__Что требуется__. Оформите все записи нумерованным списком, опустив пустые строки.

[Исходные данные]

-------------------------

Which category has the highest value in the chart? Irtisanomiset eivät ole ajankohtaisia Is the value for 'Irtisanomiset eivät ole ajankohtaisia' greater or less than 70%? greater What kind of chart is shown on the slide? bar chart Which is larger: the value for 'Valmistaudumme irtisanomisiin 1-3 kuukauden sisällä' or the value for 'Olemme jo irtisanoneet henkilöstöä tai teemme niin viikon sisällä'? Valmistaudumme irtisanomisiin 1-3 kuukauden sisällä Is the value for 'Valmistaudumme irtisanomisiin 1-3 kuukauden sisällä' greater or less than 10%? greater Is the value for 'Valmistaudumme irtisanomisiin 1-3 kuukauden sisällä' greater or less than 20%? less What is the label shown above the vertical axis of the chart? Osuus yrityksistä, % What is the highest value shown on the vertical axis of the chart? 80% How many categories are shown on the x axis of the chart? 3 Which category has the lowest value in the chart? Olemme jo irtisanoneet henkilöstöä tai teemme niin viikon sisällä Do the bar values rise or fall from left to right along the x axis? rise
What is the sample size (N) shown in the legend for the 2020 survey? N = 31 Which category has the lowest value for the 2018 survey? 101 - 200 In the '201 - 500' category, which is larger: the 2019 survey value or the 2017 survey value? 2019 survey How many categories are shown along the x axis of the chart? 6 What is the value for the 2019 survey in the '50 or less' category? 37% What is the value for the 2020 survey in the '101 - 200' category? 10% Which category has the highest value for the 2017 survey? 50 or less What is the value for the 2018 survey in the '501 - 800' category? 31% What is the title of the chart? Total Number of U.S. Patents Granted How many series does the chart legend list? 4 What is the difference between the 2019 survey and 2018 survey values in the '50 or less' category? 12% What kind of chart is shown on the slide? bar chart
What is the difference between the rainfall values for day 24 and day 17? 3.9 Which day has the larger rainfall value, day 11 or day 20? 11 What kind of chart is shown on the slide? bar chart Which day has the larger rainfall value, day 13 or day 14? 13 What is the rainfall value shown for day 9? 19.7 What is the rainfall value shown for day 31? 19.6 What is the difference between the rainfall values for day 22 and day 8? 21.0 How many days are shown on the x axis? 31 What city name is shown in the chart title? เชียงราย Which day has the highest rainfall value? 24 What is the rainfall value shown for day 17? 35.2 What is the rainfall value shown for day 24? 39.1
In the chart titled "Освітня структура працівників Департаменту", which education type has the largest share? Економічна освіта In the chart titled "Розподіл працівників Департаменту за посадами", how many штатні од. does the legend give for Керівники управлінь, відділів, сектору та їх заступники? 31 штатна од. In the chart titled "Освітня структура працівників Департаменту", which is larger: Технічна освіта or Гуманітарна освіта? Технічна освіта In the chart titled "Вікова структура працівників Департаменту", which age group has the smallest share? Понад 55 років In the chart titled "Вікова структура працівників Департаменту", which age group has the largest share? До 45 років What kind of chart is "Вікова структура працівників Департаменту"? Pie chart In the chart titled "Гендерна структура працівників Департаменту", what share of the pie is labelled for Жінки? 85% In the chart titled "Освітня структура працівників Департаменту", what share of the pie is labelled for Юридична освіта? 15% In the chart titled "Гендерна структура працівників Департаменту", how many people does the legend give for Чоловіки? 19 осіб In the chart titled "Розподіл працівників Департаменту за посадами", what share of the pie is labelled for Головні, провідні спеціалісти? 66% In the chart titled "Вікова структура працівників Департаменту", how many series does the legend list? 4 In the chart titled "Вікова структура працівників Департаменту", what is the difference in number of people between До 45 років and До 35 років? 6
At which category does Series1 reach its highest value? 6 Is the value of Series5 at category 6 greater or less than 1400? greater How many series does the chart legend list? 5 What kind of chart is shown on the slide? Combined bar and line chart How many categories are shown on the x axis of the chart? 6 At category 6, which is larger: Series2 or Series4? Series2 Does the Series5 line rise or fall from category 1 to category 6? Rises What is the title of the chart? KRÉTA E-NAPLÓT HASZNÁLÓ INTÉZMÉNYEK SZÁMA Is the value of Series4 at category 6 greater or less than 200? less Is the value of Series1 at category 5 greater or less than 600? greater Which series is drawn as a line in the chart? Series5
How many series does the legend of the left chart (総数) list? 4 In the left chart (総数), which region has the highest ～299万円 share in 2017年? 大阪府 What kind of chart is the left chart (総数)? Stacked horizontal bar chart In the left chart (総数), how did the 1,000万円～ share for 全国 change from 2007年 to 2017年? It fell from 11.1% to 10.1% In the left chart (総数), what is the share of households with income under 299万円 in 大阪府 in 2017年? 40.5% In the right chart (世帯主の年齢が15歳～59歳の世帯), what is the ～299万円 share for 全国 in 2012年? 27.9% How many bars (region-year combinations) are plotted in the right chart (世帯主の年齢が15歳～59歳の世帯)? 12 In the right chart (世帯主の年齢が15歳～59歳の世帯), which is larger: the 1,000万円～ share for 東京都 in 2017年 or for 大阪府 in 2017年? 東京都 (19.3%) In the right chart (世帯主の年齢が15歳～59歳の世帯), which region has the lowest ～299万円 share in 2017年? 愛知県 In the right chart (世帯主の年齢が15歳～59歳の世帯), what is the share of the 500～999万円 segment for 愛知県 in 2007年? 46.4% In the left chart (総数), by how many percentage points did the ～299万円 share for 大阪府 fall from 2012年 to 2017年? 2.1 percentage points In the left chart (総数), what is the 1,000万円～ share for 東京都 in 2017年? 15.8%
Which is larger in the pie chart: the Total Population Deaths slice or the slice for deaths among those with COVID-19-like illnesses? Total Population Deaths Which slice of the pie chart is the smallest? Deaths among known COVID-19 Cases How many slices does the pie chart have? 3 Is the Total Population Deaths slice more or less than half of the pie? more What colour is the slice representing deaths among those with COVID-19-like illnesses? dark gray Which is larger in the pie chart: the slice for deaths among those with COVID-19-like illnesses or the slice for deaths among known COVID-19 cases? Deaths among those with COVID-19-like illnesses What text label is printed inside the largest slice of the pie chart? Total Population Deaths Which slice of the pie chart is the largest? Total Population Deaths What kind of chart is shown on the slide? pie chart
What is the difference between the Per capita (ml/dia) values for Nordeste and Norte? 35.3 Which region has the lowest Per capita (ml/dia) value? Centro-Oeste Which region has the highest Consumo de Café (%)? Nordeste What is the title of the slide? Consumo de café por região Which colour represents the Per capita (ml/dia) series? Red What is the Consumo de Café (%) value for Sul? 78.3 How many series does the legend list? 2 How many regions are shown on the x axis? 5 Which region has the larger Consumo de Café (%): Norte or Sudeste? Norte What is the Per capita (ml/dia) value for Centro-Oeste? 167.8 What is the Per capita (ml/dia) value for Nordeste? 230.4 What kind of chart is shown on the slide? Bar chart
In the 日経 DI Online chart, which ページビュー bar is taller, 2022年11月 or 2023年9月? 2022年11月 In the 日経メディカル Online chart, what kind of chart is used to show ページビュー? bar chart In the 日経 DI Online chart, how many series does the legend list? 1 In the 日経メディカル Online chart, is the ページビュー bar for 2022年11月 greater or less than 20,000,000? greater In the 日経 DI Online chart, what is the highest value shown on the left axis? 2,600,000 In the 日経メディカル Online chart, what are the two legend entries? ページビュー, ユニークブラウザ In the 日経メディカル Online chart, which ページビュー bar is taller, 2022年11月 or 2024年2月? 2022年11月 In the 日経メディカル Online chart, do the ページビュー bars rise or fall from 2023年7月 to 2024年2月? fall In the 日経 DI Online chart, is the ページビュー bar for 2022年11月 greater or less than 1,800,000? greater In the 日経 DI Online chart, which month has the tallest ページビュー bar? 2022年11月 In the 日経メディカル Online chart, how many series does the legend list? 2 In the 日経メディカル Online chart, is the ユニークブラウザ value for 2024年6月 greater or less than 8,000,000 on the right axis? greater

-------------------------

__Решённая задача__.
1. Which category has the highest value in the chart? Irtisanomiset eivät ole ajankohtaisia Is the value for 'Irtisanomiset eivät ole ajankohtaisia' greater or less than 70%? greater What kind of chart is shown on the slide? bar chart Which is larger: the value for 'Valmistaudumme irtisanomisiin 1-3 kuukauden sisällä' or the value for 'Olemme jo irtisanoneet henkilöstöä tai teemme niin viikon sisällä'? Valmistaudumme irtisanomisiin 1-3 kuukauden sisällä Is the value for 'Valmistaudumme irtisanomisiin 1-3 kuukauden sisällä' greater or less than 10%? greater Is the value for 'Valmistaudumme irtisanomisiin 1-3 kuukauden sisällä' greater or less than 20%? less What is the label shown above the vertical axis of the chart? Osuus yrityksistä, % What is the highest value shown on the vertical axis of the chart? 80% How many categories are shown on the x axis of the chart? 3 Which category has the lowest value in the chart? Olemme jo irtisanoneet henkilöstöä tai teemme niin viikon sisällä Do the bar values rise or fall from left to right along the x axis? rise
2. What is the sample size (N) shown in the legend for the 2020 survey? N = 31 Which category has the lowest value for the 2018 survey? 101 - 200 In the '201 - 500' category, which is larger: the 2019 survey value or the 2017 survey value? 2019 survey How many categories are shown along the x axis of the chart? 6 What is the value for the 2019 survey in the '50 or less' category? 37% What is the value for the 2020 survey in the '101 - 200' category? 10% Which category has the highest value for the 2017 survey? 50 or less What is the value for the 2018 survey in the '501 - 800' category? 31% What is the title of the chart? Total Number of U.S. Patents Granted How many series does the chart legend list? 4 What is the difference between the 2019 survey and 2018 survey values in the '50 or less' category? 12% What kind of chart is shown on the slide? bar chart
3. What is the difference between the rainfall values for day 24 and day 17? 3.9 Which day has the larger rainfall value, day 11 or day 20? 11 What kind of chart is shown on the slide? bar chart Which day has the larger rainfall value, day 13 or day 14? 13 What is the rainfall value shown for day 9? 19.7 What is the rainfall value shown for day 31? 19.6 What is the difference between the rainfall values for day 22 and day 8? 21.0 How many days are shown on the x axis? 31 What city name is shown in the chart title? เชียงราย Which day has the highest rainfall value? 24 What is the rainfall value shown for day 17? 35.2 What is the rainfall value shown for day 24? 39.1
4. In the chart titled "Освітня структура працівників Департаменту", which education type has the largest share? Економічна освіта In the chart titled "Розподіл працівників Департаменту за посадами", how many штатні од. does the legend give for Керівники управлінь, відділів, сектору та їх заступники? 31 штатна од. In the chart titled "Освітня структура працівників Департаменту", which is larger: Технічна освіта or Гуманітарна освіта? Технічна освіта In the chart titled "Вікова структура працівників Департаменту", which age group has the smallest share? Понад 55 років In the chart titled "Вікова структура працівників Департаменту", which age group has the largest share? До 45 років What kind of chart is "Вікова структура працівників Департаменту"? Pie chart In the chart titled "Гендерна структура працівників Департаменту", what share of the pie is labelled for Жінки? 85% In the chart titled "Освітня структура працівників Департаменту", what share of the pie is labelled for Юридична освіта? 15% In the chart titled "Гендерна структура працівників Департаменту", how many people does the legend give for Чоловіки? 19 осіб In the chart titled "Розподіл працівників Департаменту за посадами", what share of the pie is labelled for Головні, провідні спеціалісти? 66% In the chart titled "Вікова структура працівників Департаменту", how many series does the legend list? 4 In the chart titled "Вікова структура працівників Департаменту", what is the difference in number of people between До 45 років and До 35 років? 6
5. At which category does Series1 reach its highest value? 6 Is the value of Series5 at category 6 greater or less than 1400? greater How many series does the chart legend list? 5 What kind of chart is shown on the slide? Combined bar and line chart How many categories are shown on the x axis of the chart? 6 At category 6, which is larger: Series2 or Series4? Series2 Does the Series5 line rise or fall from category 1 to category 6? Rises What is the title of the chart? KRÉTA E-NAPLÓT HASZNÁLÓ INTÉZMÉNYEK SZÁMA Is the value of Series4 at category 6 greater or less than 200? less Is the value of Series1 at category 5 greater or less than 600? greater Which series is drawn as a line in the chart? Series5
6. How many series does the legend of the left chart (総数) list? 4 In the left chart (総数), which region has the highest ～299万円 share in 2017年? 大阪府 What kind of chart is the left chart (総数)? Stacked horizontal bar chart In the left chart (総数), how did the 1,000万円～ share for 全国 change from 2007年 to 2017年? It fell from 11.1% to 10.1% In the left chart (総数), what is the share of households with income under 299万円 in 大阪府 in 2017年? 40.5% In the right chart (世帯主の年齢が15歳～59歳の世帯), what is the ～299万円 share for 全国 in 2012年? 27.9% How many bars (region-year combinations) are plotted in the right chart (世帯主の年齢が15歳～59歳の世帯)? 12 In the right chart (世帯主の年齢が15歳～59歳の世帯), which is larger: the 1,000万円～ share for 東京都 in 2017年 or for 大阪府 in 2017年? 東京都 (19.3%) In the right chart (世帯主の年齢が15歳～59歳の世帯), which region has the lowest ～299万円 share in 2017年? 愛知県 In the right chart (世帯主の年齢が15歳～59歳の世帯), what is the share of the 500～999万円 segment for 愛知県 in 2007年? 46.4% In the left chart (総数), by how many percentage points did the ～299万円 share for 大阪府 fall from 2012年 to 2017年? 2.1 percentage points In the left chart (総数), what is the 1,000万円～ share for 東京都 in 2017年? 15.8%
7. Which is larger in the pie chart: the Total Population Deaths slice or the slice for deaths among those with COVID-19-like illnesses? Total Population Deaths Which slice of the pie chart is the smallest? Deaths among known COVID-19 Cases How many slices does the pie chart have? 3 Is the Total Population Deaths slice more or less than half of the pie? more What colour is the slice representing deaths among those with COVID-19-like illnesses? dark gray Which is larger in the pie chart: the slice for deaths among those with COVID-19-like illnesses or the slice for deaths among known COVID-19 cases? Deaths among those with COVID-19-like illnesses What text label is printed inside the largest slice of the pie chart? Total Population Deaths Which slice of the pie chart is the largest? Total Population Deaths What kind of chart is shown on the slide? pie chart
8. What is the difference between the Per capita (ml/dia) values for Nordeste and Norte? 35.3 Which region has the lowest Per capita (ml/dia) value? Centro-Oeste Which region has the highest Consumo de Café (%)? Nordeste What is the title of the slide? Consumo de café por região Which colour represents the Per capita (ml/dia) series? Red What is the Consumo de Café (%) value for Sul? 78.3 How many series does the legend list? 2 How many regions are shown on the x axis? 5 Which region has the larger Consumo de Café (%): Norte or Sudeste? Norte What is the Per capita (ml/dia) value for Centro-Oeste? 167.8 What is the Per capita (ml/dia) value for Nordeste? 230.4 What kind of chart is shown on the slide? Bar chart
9. In the 日経 DI Online chart, which ページビュー bar is taller, 2022年11月 or 2023年9月? 2022年11月 In the 日経メディカル Online chart, what kind of chart is used to show ページビュー? bar chart In the 日経 DI Online chart, how many series does the legend list? 1 In the 日経メディカル Online chart, is the ページビュー bar for 2022年11月 greater or less than 20,000,000? greater In the 日経 DI Online chart, what is the highest value shown on the left axis? 2,600,000 In the 日経メディカル Online chart, what are the two legend entries? ページビュー, ユニークブラウザ In the 日経メディカル Online chart, which ページビュー bar is taller, 2022年11月 or 2024年2月? 2022年11月 In the 日経メディカル Online chart, do the ページビュー bars rise or fall from 2023年7月 to 2024年2月? fall In the 日経 DI Online chart, is the ページビュー bar for 2022年11月 greater or less than 1,800,000? greater In the 日経 DI Online chart, which month has the tallest ページビュー bar? 2022年11月 In the 日経メディカル Online chart, how many series does the legend list? 2 In the 日経メディカル Online chart, is the ユニークブラウザ value for 2024年6月 greater or less than 8,000,000 on the right axis? greater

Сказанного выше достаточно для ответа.